Le ministre de la Santé, Jaafar Allaoui, a personnellement assuré qu’il n’y avait pas de risque de contagion par les corps mis en terre, mais en a appelé aux plus hautes autorités religieuses chiites pour qu’elles interviennent.

Le grand ayatollah Ali Sistani a prononcé un édit : chaque mort du coronavirus devra être enveloppé de trois linceuls et les autorités doivent faciliter les enterrements.

Mais aux portes des provinces de Nadjaf et Kerbala, les deux grandes villes saintes du sud de l’Irak, le ministère de la Santé ne peut imposer sa volonté aux autorités locales, assure un médecin.

Couvre-feu total jusqu’au 11 avril

Sous le couvert de l’anonymat, il affirme à l’AFP qu’au moins un corps en route pour être enterré à Najaf a été arrêté à l’entrée de la province, et des familles rapportent la même histoire à l’entrée de Kerbala.

Un comble dans un pays qui abrite l’un des plus grands cimetières du monde, Wadi Salam, à Nadjaf.

Faute de terrain, « un mari m’a dit : ‘’Je vais enterrer ma femme chez nous’’ », rapporte le médecin à l’AFP. « Et pour le moment, nous n’avons qu’une quarantaine de morts, mais que ferons-nous quand il y en aura beaucoup plus ? », s’alarme-t-il.

Le personnel médical désinfecte une salle à l’hôpital Hakim de Nadjaf, le 25 mars 2020 (AFP)

Car l’inquiétude est grande que l’épidémie enfle en Irak – voisin de l’Iran où le virus a déjà fait plus de 2 500 morts – en pénurie chronique de médicaments, de médecins et d’hôpitaux.

Selon l’Organisation mondiale de la Santé (OMS), le pays compte quatorze lits d’hôpital pour 10 000 habitants, contre 60 en France par exemple.

Et l’Irak, deuxième producteur de l’OPEP, ne consacre que 1,8 % de son budget à la santé.
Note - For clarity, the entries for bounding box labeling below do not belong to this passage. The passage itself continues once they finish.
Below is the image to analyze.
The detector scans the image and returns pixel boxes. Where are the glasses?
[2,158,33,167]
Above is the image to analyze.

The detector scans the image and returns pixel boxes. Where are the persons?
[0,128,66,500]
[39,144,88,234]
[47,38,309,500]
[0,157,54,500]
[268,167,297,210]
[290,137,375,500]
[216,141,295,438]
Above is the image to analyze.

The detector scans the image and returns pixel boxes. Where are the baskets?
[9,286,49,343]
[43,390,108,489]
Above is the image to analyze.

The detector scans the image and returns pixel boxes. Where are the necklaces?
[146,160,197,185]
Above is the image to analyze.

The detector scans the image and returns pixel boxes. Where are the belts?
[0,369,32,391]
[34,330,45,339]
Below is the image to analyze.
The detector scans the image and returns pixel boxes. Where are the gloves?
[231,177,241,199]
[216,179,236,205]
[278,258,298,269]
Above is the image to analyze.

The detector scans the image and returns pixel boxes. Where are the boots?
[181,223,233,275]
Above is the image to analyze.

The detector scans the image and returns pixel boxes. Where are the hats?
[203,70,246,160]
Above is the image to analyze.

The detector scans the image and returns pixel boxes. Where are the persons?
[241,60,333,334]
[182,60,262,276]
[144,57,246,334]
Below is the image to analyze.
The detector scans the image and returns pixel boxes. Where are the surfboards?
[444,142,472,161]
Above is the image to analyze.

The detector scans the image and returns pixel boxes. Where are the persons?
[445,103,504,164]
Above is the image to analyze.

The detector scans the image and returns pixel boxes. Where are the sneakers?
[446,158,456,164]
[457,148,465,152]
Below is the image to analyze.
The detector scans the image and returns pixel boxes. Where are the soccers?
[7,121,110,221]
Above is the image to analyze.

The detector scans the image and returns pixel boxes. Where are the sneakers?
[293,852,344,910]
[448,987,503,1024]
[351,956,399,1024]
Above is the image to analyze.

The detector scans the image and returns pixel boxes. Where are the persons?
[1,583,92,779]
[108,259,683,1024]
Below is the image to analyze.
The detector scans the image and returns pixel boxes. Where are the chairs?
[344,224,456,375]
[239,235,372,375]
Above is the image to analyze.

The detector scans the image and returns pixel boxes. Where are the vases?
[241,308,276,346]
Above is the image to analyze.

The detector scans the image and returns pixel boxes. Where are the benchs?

Pire, le ministre de la Santé a récemment accusé le Premier ministre démissionnaire de lui avoir refusé cinq millions de dollars.

Frappées de plein fouet par la chute des cours du pétrole, les autorités n’ont cessé de lancer des appels à contribution au secteur privé, quasi-inexistant en Irak, et aux banques.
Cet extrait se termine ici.